Carmel city councilors request review after Hotel Carmichael cost skyrockets unchecked  


The Carmel City Council is considering an independent review of the construction management and oversight processes of Hotel Carmichael after the city revealed Jan. 31 that the project will cost 46 percent more than originally projected.

Construction of the 122-room boutique hotel at Carmel City Center – a public private partnership between the City of Carmel and developer Pedcor – is estimated to cost $58.5 million, $18.5 million more than the estimated project cost in late 2017, when the Carmel City Council approved the sale of $18 million in bonds to help finance it. The city closed on a $25.5 million loan to cover the rest of the project in April 2019, bringing its total funding to $43.5 million at that time.

The steep increase is the result of rising construction costs, labor shortages, tariffs and a saturated market, according to Carmel Redevelopment Commission Executive Director Henry Mestetsky.

At the Feb. 3 council meeting, several councilors expressed support for a proposal by Councilor Tim Hannon – in his second meeting on the council – to take a look at the processes that allowed the cost increase and measures to fund it to occur without input from the city council. Hannon said he didn’t learn about the cost overrun until Jan. 30, when he expected a request for more funds from the council to follow.

Instead, Mestetsky outlined plans to cover the funding gap in other ways, such as mortgages on city-owned properties and available funds in the CRC operations budget, which Hannon found even more concerning.

“If you asked for money from the council I’d understand this is the first time it’s come up, but the fact that for a year or more you were able to cover $12 million to $15 million I was flabbergasted,” Hannon said to Mestetsky during the meeting. “How could you have access to $12 million to $15 million in funds and never come to council for any sort of approvals or notifications?”

Other councilors echoed Hannon’s frustrations.

“You had an opportunity almost every single council meeting to say something,” said Councilor Tony Green, one of two councilors to vote against funding the hotel in 2017. “You gave the perception to the council members that we’re staying the course.”

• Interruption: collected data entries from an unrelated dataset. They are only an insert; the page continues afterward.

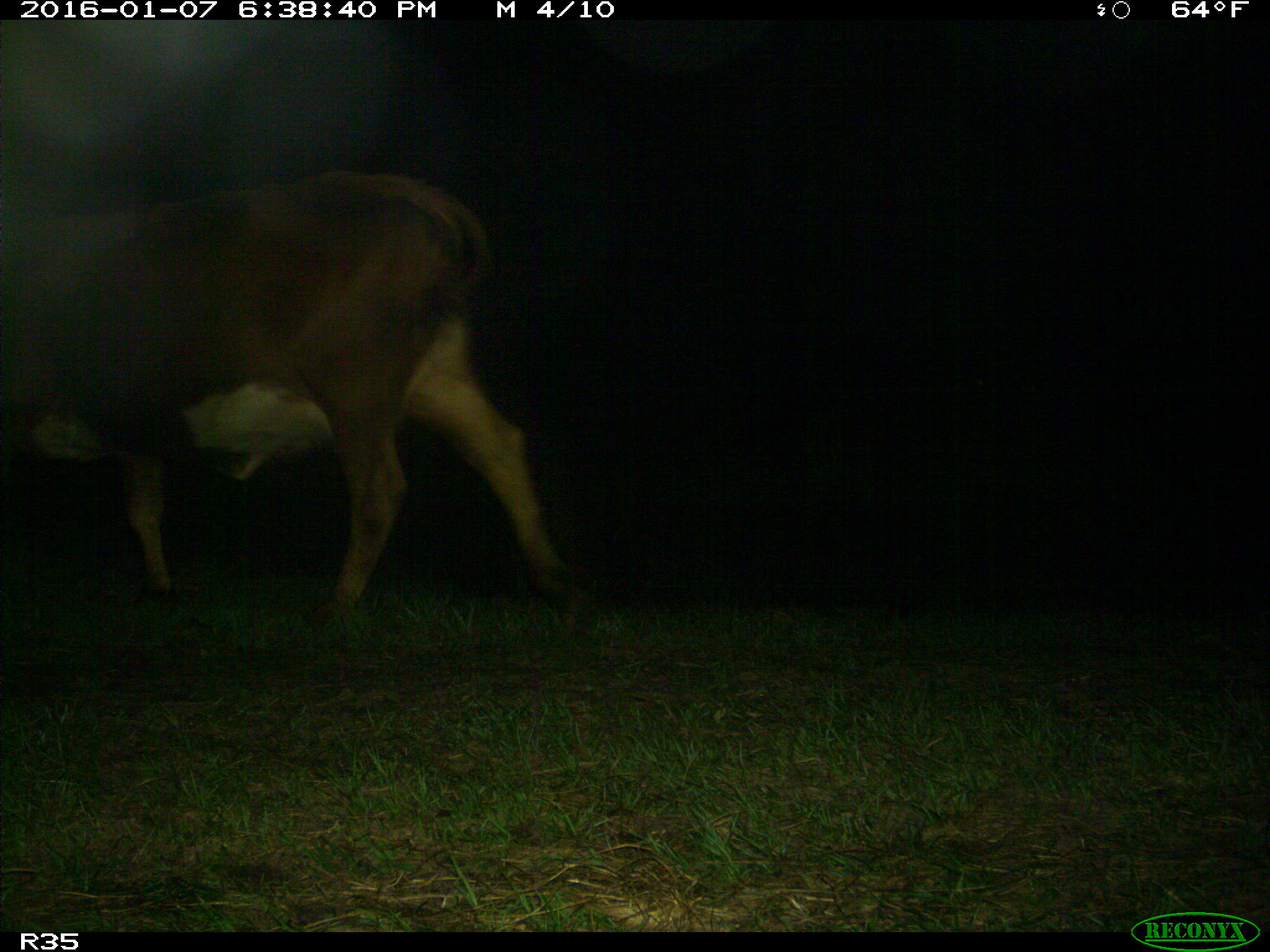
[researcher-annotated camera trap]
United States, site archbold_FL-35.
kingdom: Animalia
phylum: Chordata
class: Mammalia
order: Artiodactyla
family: Bovidae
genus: Bos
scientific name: Bos taurus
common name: domestic cow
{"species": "Bos taurus (domestic cow)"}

Mestetsky said he became aware that the project would cost $55 million in early 2019. He said the he waited to provide an update on the cost until he could “say with absolute certainty there isn’t going to be a dollar more spent.”

“The last round of bids happened in early 2019, at which point we generally knew the cost of the hotel we were working with,” he said. “Certainly there were indicators, national trends that forecasted that the bids could come in high, so we started making value engineering cost cuts before we even bid some things out.”

Hannon said he found that concerning, too, because it meant the hotel – as designed – was even more expensive than original estimates.

Mestetsky said most of the $15 million price increase will be repaid through hotel profits. He expects the hotel will make enough profits to cover its $25.5 million loan and repay the CRC for covering the increased cost.

“That quality of hotel will have zero issues doing that,” he said. “It would be impossible for the hotel not to generate enough revenue to not make a profit. There will be a profit, and that profit will repay the CRC its advancements.”

Mestetsky said the CRC’s actions occurred at its monthly public meetings and never required a council vote. He said he welcomes an independent review.

“I don’t want a conversation about auditing practices to have some kind of insinuation that a single rule or vote taken by the CRC in public or in private were somehow not above board,” he said.